I knit a lot when I’m at school. If I have any free time before class, I’m either knitting or reading or both. At some point, a classmate usually strikes up a conversation about the knitting. It goes a little like this:
Them: Is that knitting or crocheting?
Me: Knitting, Crocheting has only the hook, knitting has multiple needles.
Them: Oh. I never could figure out how to do it.
Me: It’s not too difficult. I look stuff up on youtube when I don’t know how to do it.
Them: So how long have you been knitting?
Me: A long time. (I’m not very good at conversation, can you tell?)
And then, they always ask the same question. The one dreaded question…
“So do you ever knit for other people?”
I can never tell what this question means. Are they just trying to make conversation? Do they want me to knit something for them? It never ceases to make me feel guilty when asked that question. So do you knit for other people? To be honest, not really.
I knit things for my family when they request something or when I see a need, but other than that, I pretty much knit for myself. Whenever I get asked that question I always wonder: Am I selfish? Do I not knit for other because I’m selfish? Does that make me a bad person? (Ravelry doesn’t help either. Whenever I add a project it asks “Who is this for?” Me, Ravelry. Always me. )
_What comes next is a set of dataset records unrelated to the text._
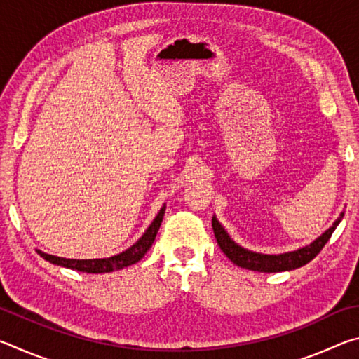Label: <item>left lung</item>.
<instances>
[{"mask_svg":"<svg viewBox=\"0 0 359 359\" xmlns=\"http://www.w3.org/2000/svg\"><path fill=\"white\" fill-rule=\"evenodd\" d=\"M344 218V212H340V215L336 222L332 223L331 228H327L323 234L318 236L317 239L311 242L309 245H304L296 250L278 253V255H266L259 252L248 250V248L239 245L238 242L231 239L228 231L223 228V224L217 220V217H212V228H214L215 239L218 245L223 250V253L233 261L236 266L244 267V269L258 271V272H283V271H293L307 264L309 261H312L320 253L321 248L330 241L334 229L337 228V224Z\"/></svg>","mask_w":359,"mask_h":359,"instance_id":"8db88e82","label":"left lung"}]
</instances>
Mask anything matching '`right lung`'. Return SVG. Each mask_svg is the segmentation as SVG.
Returning a JSON list of instances; mask_svg holds the SVG:
<instances>
[{"mask_svg":"<svg viewBox=\"0 0 359 359\" xmlns=\"http://www.w3.org/2000/svg\"><path fill=\"white\" fill-rule=\"evenodd\" d=\"M165 210H166V204H163V208L160 209V212H158L156 217L154 218V222H151L150 226L145 229V233L141 236V238H139L130 248H126L125 252L114 255V257L95 258V259H69V258L55 257V255H48L41 250H36V252H38L46 261H48V263L62 266V267H68V269H74L79 272H87V274H104V272L120 271L123 269V267L136 264L137 261H141L144 258V255L147 253V250L151 247V244H154V241L156 238V233L161 226Z\"/></svg>","mask_w":359,"mask_h":359,"instance_id":"obj_1","label":"right lung"}]
</instances>
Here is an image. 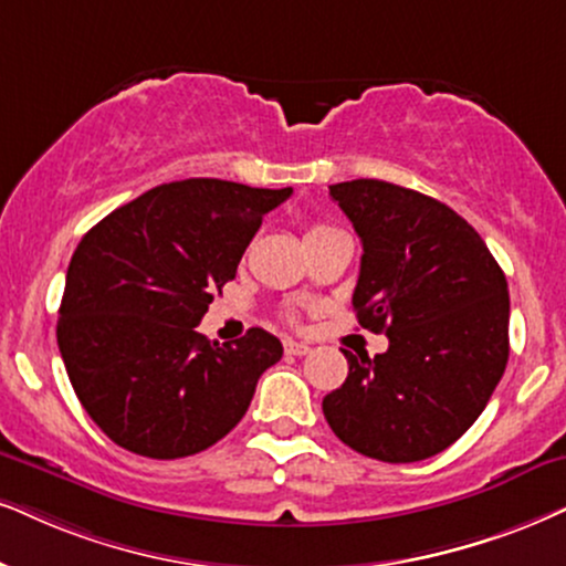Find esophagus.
Returning a JSON list of instances; mask_svg holds the SVG:
<instances>
[{
	"mask_svg": "<svg viewBox=\"0 0 566 566\" xmlns=\"http://www.w3.org/2000/svg\"><path fill=\"white\" fill-rule=\"evenodd\" d=\"M284 353H287V355H307V353H311V347H307V345H303V342H292V339H287V342H284Z\"/></svg>",
	"mask_w": 566,
	"mask_h": 566,
	"instance_id": "34e87169",
	"label": "esophagus"
}]
</instances>
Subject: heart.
I'll return each instance as SVG.
<instances>
[{
    "mask_svg": "<svg viewBox=\"0 0 566 566\" xmlns=\"http://www.w3.org/2000/svg\"><path fill=\"white\" fill-rule=\"evenodd\" d=\"M324 230H332V227H326V224H313L311 230H307V234H316V232H324Z\"/></svg>",
    "mask_w": 566,
    "mask_h": 566,
    "instance_id": "obj_1",
    "label": "heart"
}]
</instances>
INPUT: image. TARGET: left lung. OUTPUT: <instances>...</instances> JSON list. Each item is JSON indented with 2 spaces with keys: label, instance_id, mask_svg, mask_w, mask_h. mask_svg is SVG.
<instances>
[{
  "label": "left lung",
  "instance_id": "left-lung-1",
  "mask_svg": "<svg viewBox=\"0 0 566 566\" xmlns=\"http://www.w3.org/2000/svg\"><path fill=\"white\" fill-rule=\"evenodd\" d=\"M363 242L357 324L389 336L324 397L332 431L381 462H418L460 439L510 360V290L481 234L423 192L384 180L328 185Z\"/></svg>",
  "mask_w": 566,
  "mask_h": 566
}]
</instances>
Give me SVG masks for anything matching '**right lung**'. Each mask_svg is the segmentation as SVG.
Segmentation results:
<instances>
[{
    "label": "right lung",
    "mask_w": 566,
    "mask_h": 566,
    "mask_svg": "<svg viewBox=\"0 0 566 566\" xmlns=\"http://www.w3.org/2000/svg\"><path fill=\"white\" fill-rule=\"evenodd\" d=\"M292 188L192 177L159 185L85 232L70 261L56 345L77 399L114 443L177 460L224 439L282 342L196 332L238 274L263 217Z\"/></svg>",
    "instance_id": "1"
}]
</instances>
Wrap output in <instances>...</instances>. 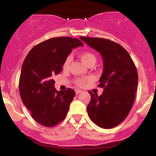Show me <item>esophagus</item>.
Masks as SVG:
<instances>
[{"label": "esophagus", "mask_w": 156, "mask_h": 156, "mask_svg": "<svg viewBox=\"0 0 156 156\" xmlns=\"http://www.w3.org/2000/svg\"><path fill=\"white\" fill-rule=\"evenodd\" d=\"M80 92H81V91L79 90V89H76V93L77 94H79V93H80Z\"/></svg>", "instance_id": "34e87169"}]
</instances>
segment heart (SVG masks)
Segmentation results:
<instances>
[{"instance_id": "heart-1", "label": "heart", "mask_w": 156, "mask_h": 156, "mask_svg": "<svg viewBox=\"0 0 156 156\" xmlns=\"http://www.w3.org/2000/svg\"><path fill=\"white\" fill-rule=\"evenodd\" d=\"M80 59L82 60V62L83 63H85L87 65H89L90 64H94L96 61V56L93 54L91 52H83L80 54ZM71 60H72V58H71L70 55L67 56L66 58V59L64 60V64H63V68L64 69H67L69 67V64H70ZM94 79L92 76H87V77H80V78H77L75 79L74 82L76 84L78 87H84L89 82L92 81Z\"/></svg>"}]
</instances>
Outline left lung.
<instances>
[{
    "label": "left lung",
    "instance_id": "left-lung-1",
    "mask_svg": "<svg viewBox=\"0 0 156 156\" xmlns=\"http://www.w3.org/2000/svg\"><path fill=\"white\" fill-rule=\"evenodd\" d=\"M80 39L99 52L103 60V74L98 85L103 88V92L98 96L89 91L88 115L102 128H114L127 117L133 106L138 86L136 67L120 44L103 38Z\"/></svg>",
    "mask_w": 156,
    "mask_h": 156
}]
</instances>
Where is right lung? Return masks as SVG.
I'll list each match as a JSON object with an SVG mask.
<instances>
[{
    "instance_id": "add662e5",
    "label": "right lung",
    "mask_w": 156,
    "mask_h": 156,
    "mask_svg": "<svg viewBox=\"0 0 156 156\" xmlns=\"http://www.w3.org/2000/svg\"><path fill=\"white\" fill-rule=\"evenodd\" d=\"M83 45L78 39L55 37L35 45L26 55L20 76V94L39 124L53 127L67 116L76 92L69 88L58 92L53 77L62 72L73 48Z\"/></svg>"
}]
</instances>
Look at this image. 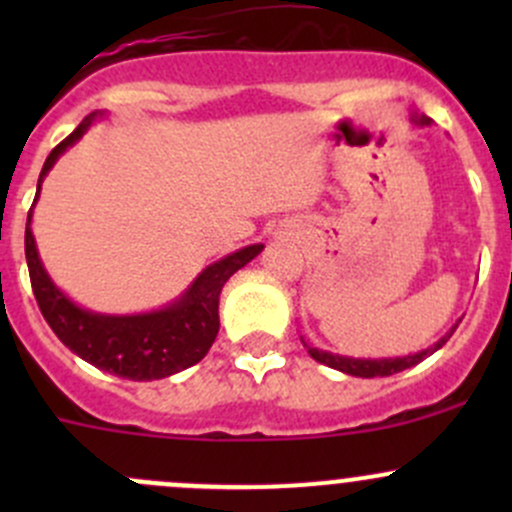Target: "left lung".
Instances as JSON below:
<instances>
[{
  "label": "left lung",
  "mask_w": 512,
  "mask_h": 512,
  "mask_svg": "<svg viewBox=\"0 0 512 512\" xmlns=\"http://www.w3.org/2000/svg\"><path fill=\"white\" fill-rule=\"evenodd\" d=\"M409 118H411V123H414V126H418V128L431 126V118L423 116V113L411 111ZM456 327H458V322L453 324V327L448 329V332L443 334V337L438 339V342H433L431 347L421 349V352L404 354V356H381V359H364V356L334 354V352H327V349L312 347V344L304 342V337H299V339H302L304 349H307L309 356H312L314 361H319V364L329 366V369H337V371H342V374H349V376H361V379H374V376L399 374V371L411 369V366L421 364V361L426 359V356H431L433 352H438V349H441L443 344H446L448 339H451V334L456 332Z\"/></svg>",
  "instance_id": "8db88e82"
}]
</instances>
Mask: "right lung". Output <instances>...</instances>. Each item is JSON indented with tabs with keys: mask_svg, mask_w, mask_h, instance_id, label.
<instances>
[{
	"mask_svg": "<svg viewBox=\"0 0 512 512\" xmlns=\"http://www.w3.org/2000/svg\"><path fill=\"white\" fill-rule=\"evenodd\" d=\"M101 116L103 113L98 111L89 113L76 126V131L49 153L39 173V183H36L34 205L39 200L41 183L56 165V160L71 146H76ZM34 205L27 215L24 252H27L29 277H32V289L41 314L54 329L56 337L76 356L94 364L96 369L131 381L165 379V376H173L198 364L218 337V304L225 282L265 250V245H247L220 257L218 262L205 267L173 302L151 309V312L103 314L81 307L51 280L39 250H36L32 232Z\"/></svg>",
	"mask_w": 512,
	"mask_h": 512,
	"instance_id": "add662e5",
	"label": "right lung"
}]
</instances>
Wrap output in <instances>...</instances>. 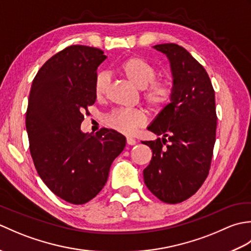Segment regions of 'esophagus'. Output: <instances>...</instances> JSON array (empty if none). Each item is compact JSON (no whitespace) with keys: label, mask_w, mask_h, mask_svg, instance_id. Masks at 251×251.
Segmentation results:
<instances>
[{"label":"esophagus","mask_w":251,"mask_h":251,"mask_svg":"<svg viewBox=\"0 0 251 251\" xmlns=\"http://www.w3.org/2000/svg\"><path fill=\"white\" fill-rule=\"evenodd\" d=\"M126 142L128 146H135L136 145V140L134 138H130V137H127L126 138Z\"/></svg>","instance_id":"34e87169"}]
</instances>
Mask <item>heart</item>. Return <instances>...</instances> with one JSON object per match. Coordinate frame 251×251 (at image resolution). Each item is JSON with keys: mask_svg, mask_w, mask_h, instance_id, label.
Wrapping results in <instances>:
<instances>
[{"mask_svg": "<svg viewBox=\"0 0 251 251\" xmlns=\"http://www.w3.org/2000/svg\"><path fill=\"white\" fill-rule=\"evenodd\" d=\"M121 70L137 87L145 89V100L154 111H162L172 102L174 87L167 81H154L157 75L156 69L141 57L132 56L122 62ZM110 77L105 72L99 73L95 79L96 97H102L109 86ZM105 123L111 128L125 135H134L147 124V116L141 110L117 109L105 116Z\"/></svg>", "mask_w": 251, "mask_h": 251, "instance_id": "heart-1", "label": "heart"}]
</instances>
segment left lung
<instances>
[{
  "label": "left lung",
  "instance_id": "1",
  "mask_svg": "<svg viewBox=\"0 0 251 251\" xmlns=\"http://www.w3.org/2000/svg\"><path fill=\"white\" fill-rule=\"evenodd\" d=\"M153 47L170 62L174 97L148 127L162 139L142 141L153 152L143 179L158 200L177 204L195 194L209 173L217 129L215 90L204 67L182 46Z\"/></svg>",
  "mask_w": 251,
  "mask_h": 251
}]
</instances>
And yet, is it bad to just knit for myself? Knitting is what I do to relax and get away from everything else. Can’t it just be my thing? I think I’m afraid that if I take on requests from people that knitting with stop being my escape and become another obligation. Because knitting for others is stressful. What if it doesnt fit? What if they don’t like it? What if they don’t wash it right? What if. I don’t want my knitting to become a source of stress when it is supposed to be an outlet. So that’s why; when people ask if I knit for other people, I say no.